Source extract →
● ● ● ● ● ● ●

Although we cannot see the black hole itself, because it is completely dark, glowing gas around it reveals a telltale signature: a dark central region (called a “shadow”) surrounded by a bright ring-like structure. The new view captures light bent by the powerful gravity of the black hole, which is four million times more massive than our Sun.

“We were stunned by how well the size of the ring agreed with predictions from Einstein’s Theory of General Relativity,” said EHT Project Scientist Geoffrey Bower from the Institute of Astronomy and Astrophysics, Academia Sinica, Taipei. “These unprecedented observations have greatly improved our understanding of what happens at the very center of our galaxy and offer new insights on how these giant black holes interact with their surroundings.”

The breakthrough follows the EHT collaboration’s 2019 release of the first image of a black hole, called M87*, at the center of the more distant Messier 87 galaxy.

● ● ● ● ● ● ●

Requirements → Write what comes next in the passage about the Event Horizon Telescope's black hole image, starting after its final sentence.

Data →
● ● ● ● ● ● ●

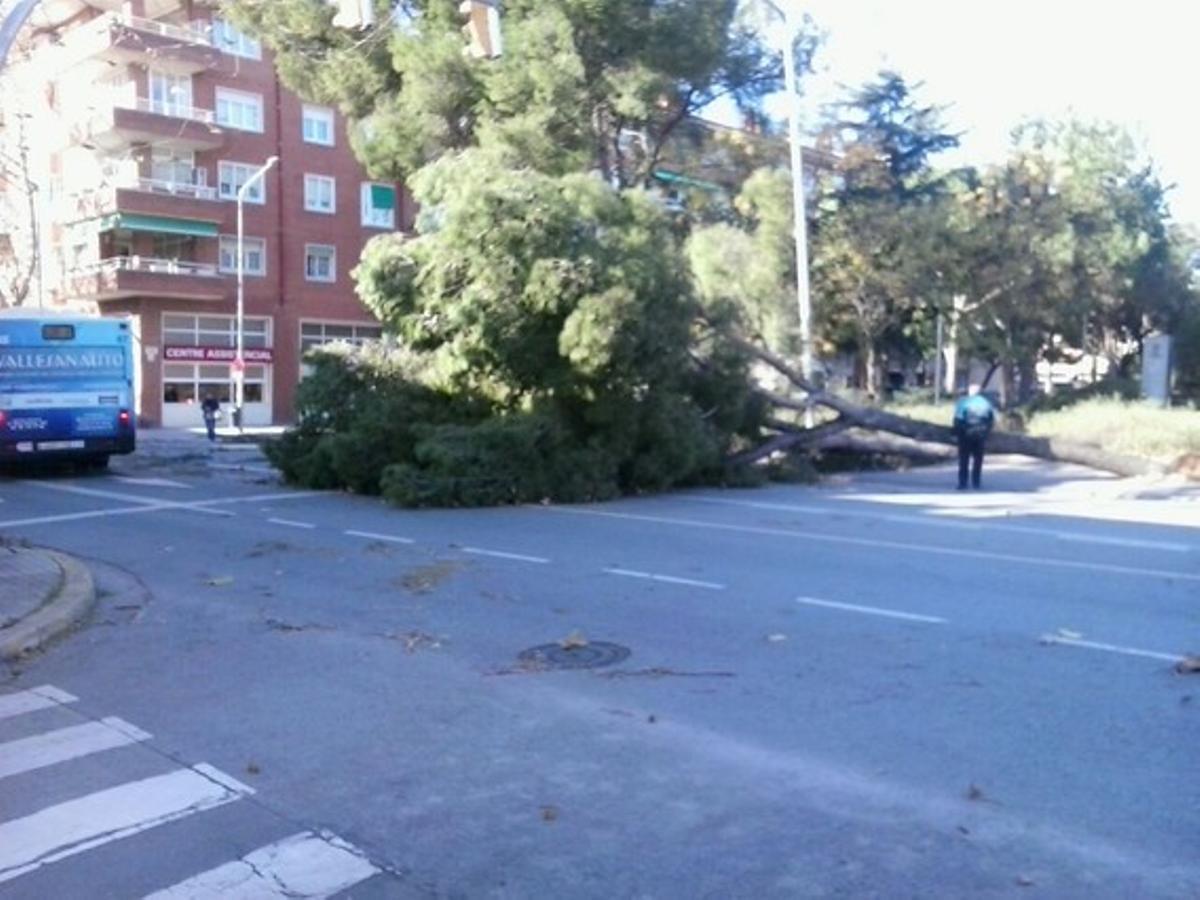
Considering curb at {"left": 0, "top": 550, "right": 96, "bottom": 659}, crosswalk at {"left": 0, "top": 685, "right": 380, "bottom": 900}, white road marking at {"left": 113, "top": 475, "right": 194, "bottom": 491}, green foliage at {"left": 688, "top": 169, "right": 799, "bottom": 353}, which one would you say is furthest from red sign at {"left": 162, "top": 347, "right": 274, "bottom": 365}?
crosswalk at {"left": 0, "top": 685, "right": 380, "bottom": 900}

● ● ● ● ● ● ●

Answer to the task →
What would happen if you found yourself near a black hole? According to NASA, If you happened to fly near a black hole, its extreme gravitational pull would increasingly slow down time and warp space. You’d be tugged ever closer, gradually joining an accretion disk of orbiting space material (stars, gases, dust, planets, + you?) spiraling inward toward the event horizon or “point of no return.” Once you crossed this boundary, gravity would overcome all chances of escape and you’d be super-stretched, or “spaghettified” as you plunged toward the singularity at the black hole’s center — an inconceivably small point with a monstrous mass where gravity and density theoretically approach infinity and space-time curves infinitely. In other words, you’d be gobbled up and annihilated in a place that utterly defies the laws of physics as we understand them.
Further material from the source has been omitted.